▸ Task to complete
Reproduce the passage about the Duchess word for word, starting at "At this point" and ending after "other as-yet-undefined ideal.".

▸ Selected passage

When I show her to my art appreciation students, there are instant gasps and guffaws, to be sure, but I ask them to move beyond their spontaneous reaction and examine its basis. Whence comes the perception of ugliness? Or whence the humor?—for humor is the first point of approach for many of them. The piece strikes them as nothing more than a wild artistic joke, a bald satire on feminine vanity in the face of reality and advancing age. The Duchess is too old to dress so provocatively, students will protest, too ugly to pretend to any kind of appeal. They see her wistful gaze and the ironic rose in her gnarled hand—as if she expects romance to come her way—but the flower is a bud that will never blossom.

Fair enough, I say, but what specifically makes her appear ugly? Some students will dutifully trot out contemporary relativistic certitudes. The Duchess does not reflect the canons of beauty they have been taught “by their culture.” She is old, wrinkled, and lacks the face and figure of a runway model. Their aesthetic schooling defines such characteristics to be ugly, and they therefore obediently, irresistibly see her that way. Some will offer an alternative formulation of the same idea: She does not look like anyone they are used to seeing; she is not the norm or average; therefore she is ugly, with the unspoken minor premise that unfamiliarity breeds certain contempt.

All this of course is to situate beauty in the eye of the beholder, which I do not deny is one of its dwelling places. But, I challenge my students, do they really think they would find the Duchess beautiful if everyone looked like her, or if their culture had “taught” them to think otherwise? Do they think it possible that they could unlearn their lessons and see her with approving eyes? Or have they never found a stranger’s face (or a never-before-seen landscape or an unheard piece of music) just as instantly beautiful and appealing as hers is unappealing? And why should mere old age or wrinkles produce such a visceral response anyway?

I don’t propose to serve them up with incontrovertible answers, if any exist, to these questions, or even to deny the probable or partial truth of their explanations, but I press them to pay closer attention to just what they are responding to.

Standard Deviations

At this point someone will take notice of particulars like the expanse of her upper lip, the miniscule porcine nose, the flapping ears, the bulging forehead and receded hairline (the result of fashion, brought about by plucking), to say nothing of the odd head-gear, with its reminders of Mickey Mouse. Compared to the average human face, these together lack “proportion.” They are too big or too small, they don’t “belong together,” though indeed such judgments can only be made in comparison to a standard like an “average face” or “what we are familiar with” or some other as-yet-undefined ideal.

But proportionality is a key concept, in its several levels of meaning. Not a few of my students mistake the Duchess for a man in women’s clothes, for example, which is neither proportional nor proper—though why it should appear actually ugly in our eyes is an open question. Similarly, some may discern in her features bestial or subhuman elements incompatible with human dignity. Animal-human hybrids are the stuff of horror (except when they’re cute, like Mickey Mouse et al.). Things that transgress boundaries or blur distinctions, the almost-but-not-quite-human, are unsettling, in the way dolls and clowns or zombies can be unsettling. Yet the Duchess was fully human, for all that.

▸ Extracted data
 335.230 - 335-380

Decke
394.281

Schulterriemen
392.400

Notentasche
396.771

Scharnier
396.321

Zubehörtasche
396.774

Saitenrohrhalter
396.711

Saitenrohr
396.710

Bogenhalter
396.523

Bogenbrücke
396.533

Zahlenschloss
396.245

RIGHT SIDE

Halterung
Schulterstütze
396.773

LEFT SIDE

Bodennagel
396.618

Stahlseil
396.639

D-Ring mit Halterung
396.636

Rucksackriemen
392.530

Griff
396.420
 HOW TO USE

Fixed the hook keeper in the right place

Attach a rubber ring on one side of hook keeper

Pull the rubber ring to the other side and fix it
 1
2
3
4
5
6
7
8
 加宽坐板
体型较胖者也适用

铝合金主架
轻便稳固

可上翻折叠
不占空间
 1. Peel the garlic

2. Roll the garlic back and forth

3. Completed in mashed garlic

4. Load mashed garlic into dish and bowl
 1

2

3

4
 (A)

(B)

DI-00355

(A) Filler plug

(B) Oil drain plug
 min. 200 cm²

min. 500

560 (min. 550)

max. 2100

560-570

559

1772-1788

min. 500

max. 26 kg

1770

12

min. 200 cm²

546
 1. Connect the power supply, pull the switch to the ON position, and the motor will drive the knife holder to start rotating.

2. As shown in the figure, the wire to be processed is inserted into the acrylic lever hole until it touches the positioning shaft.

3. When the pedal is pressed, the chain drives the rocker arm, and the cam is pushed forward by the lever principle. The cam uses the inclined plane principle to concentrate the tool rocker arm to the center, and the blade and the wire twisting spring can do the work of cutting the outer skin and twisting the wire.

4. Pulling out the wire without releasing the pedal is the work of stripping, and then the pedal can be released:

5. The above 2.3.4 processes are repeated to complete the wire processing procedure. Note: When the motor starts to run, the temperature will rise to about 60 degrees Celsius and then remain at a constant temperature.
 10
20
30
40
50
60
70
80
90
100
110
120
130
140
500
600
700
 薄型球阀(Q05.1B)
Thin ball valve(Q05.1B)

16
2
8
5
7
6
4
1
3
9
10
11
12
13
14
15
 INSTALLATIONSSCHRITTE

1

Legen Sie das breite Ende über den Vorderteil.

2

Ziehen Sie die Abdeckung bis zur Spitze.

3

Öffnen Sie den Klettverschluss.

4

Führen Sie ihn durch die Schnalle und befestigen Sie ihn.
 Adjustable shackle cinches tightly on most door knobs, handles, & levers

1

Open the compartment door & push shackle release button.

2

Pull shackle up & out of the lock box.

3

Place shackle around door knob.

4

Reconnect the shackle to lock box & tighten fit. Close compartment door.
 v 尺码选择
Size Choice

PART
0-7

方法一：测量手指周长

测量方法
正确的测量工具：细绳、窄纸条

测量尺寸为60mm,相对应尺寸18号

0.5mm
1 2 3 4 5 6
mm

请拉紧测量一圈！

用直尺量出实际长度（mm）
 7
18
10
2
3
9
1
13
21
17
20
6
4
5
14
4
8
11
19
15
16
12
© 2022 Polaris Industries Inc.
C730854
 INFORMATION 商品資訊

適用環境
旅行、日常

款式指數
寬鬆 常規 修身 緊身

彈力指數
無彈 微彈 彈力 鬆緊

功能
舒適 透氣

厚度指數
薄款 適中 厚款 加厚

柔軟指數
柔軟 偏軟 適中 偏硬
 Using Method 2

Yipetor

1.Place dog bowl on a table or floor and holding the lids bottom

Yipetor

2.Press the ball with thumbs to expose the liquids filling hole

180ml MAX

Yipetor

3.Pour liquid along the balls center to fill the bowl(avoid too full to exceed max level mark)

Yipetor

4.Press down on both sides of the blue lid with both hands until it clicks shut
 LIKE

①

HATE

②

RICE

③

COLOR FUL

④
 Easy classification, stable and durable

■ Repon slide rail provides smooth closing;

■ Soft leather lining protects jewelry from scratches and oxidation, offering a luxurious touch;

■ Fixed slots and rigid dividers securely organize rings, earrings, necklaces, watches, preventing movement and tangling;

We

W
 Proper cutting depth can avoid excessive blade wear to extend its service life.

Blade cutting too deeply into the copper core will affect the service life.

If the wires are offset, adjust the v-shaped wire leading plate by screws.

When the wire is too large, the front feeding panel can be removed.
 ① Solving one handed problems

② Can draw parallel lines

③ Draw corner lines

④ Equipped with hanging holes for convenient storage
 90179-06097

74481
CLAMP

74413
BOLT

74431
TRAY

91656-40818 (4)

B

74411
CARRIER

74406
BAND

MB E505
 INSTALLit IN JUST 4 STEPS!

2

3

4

▸ Answer for this exercise
At this point someone will take notice of particulars like the expanse of her upper lip, the miniscule porcine nose, the flapping ears, the bulging forehead and receded hairline (the result of fashion, brought about by plucking), to say nothing of the odd head-gear, with its reminders of Mickey Mouse. Compared to the average human face, these together lack “proportion.” They are too big or too small, they don’t “belong together,” though indeed such judgments can only be made in comparison to a standard like an “average face” or “what we are familiar with” or some other as-yet-undefined ideal.